T’ou-tzu: You come here looking for sayings and talks, novel expressions and elegant lines, uselessly taking to verbalization. I am old and my energy is not up to par; I’m a dull speaker and have no idle talk for you. If you ask me questions, I answer in accord with your questions, but I have no mysterious marvel that can be conveyed to you, and I won’t have you get fixated.

I never assert the existence of Buddha and Dharma, of ordinary person and sage, either in the beyond or the here and now; and I have no intention of sitting here tying you people down. You go through a thousand changes, but all of it is you people conceiving interpretations, carrying them with you, experiencing the results of your own doings. I have nothing here for you, and nothing exoteric or esoteric to explain to you, no appearance and intention to represent to you. (II, 21)

Ku-shan: Those who accept words perish; those who linger over sayings get lost. When you have caught the fish, you forget the trap; when you have gotten the meaning, you forget the words. We use a net to catch fish; the fish are not the net. (II, 24)

Chen-ching: I have no Buddhism to give anyone. I just have a sword—whoever comes, I cut down, so their lives cannot go on and their seeing and hearing disappear: then I meet them before their parents gave birth to them.

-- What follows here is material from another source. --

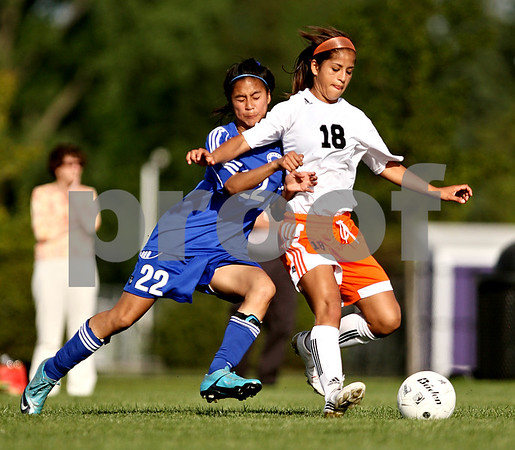 Beck Diefenbach  -  bdiefenbach@daily-chronicle.com<br /> <br /> DeKalb's Lizzy Conejo (18, right) keeps the ball away from Burlington Central's Camille Dela Cruz (22) during the second half of the game at Rochelle Township High School in Rochelle, Ill., on Tuesday May 18, 2010. DeKalb defeated Burlington Central 4 to 2.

If I see them go forward, I cut them off. (II, 32)

Chen-ching: There is no Zen to study, no Tao to learn. Abandoning the fundamental to pursue trivia, busily working on externals, is not as good as coming back to get to know your own citadel. (II, 33)

Fu-an: If we are to discuss this matter, the simple fact is that there is nothing whatsoever to point out to people. If there were anything at all to indicate to people, Buddhism would not have reached the present day. For this reason the successions of buddhas extending a hand and the successions of Zen masters passing on transmission have done so for lack of practical choice; there has never been an actual doctrine. (II, 42)

Ch’ih-chueh: When a master craftsman instructs people, he can give them compass and ruler but cannot give them skill. The function of Zen teachers is otherwise: first they take away your compass and ruler, then wait until you can cut squares and circles freehand, spontaneously conforming to compass and ruler; thus the skill is therein. Even so, this too is a temporary byroad, a little resting place. (II, 45)

Wu-chun: Once the mind is clear, this very word clarity doesn’t stick anywhere anymore; it is like a snowflake on a red-hot fireplace. (II, 48)

Wu-chun: The path cannot be sought—the important thing is just to stop the mind. However, this stopping is not to be forced. You need to search morning and night until you reach the point where the road of conception comes to an end, whereupon you’ll suddenly spontaneously stop. After this stopping, the racing and seeking mind stops.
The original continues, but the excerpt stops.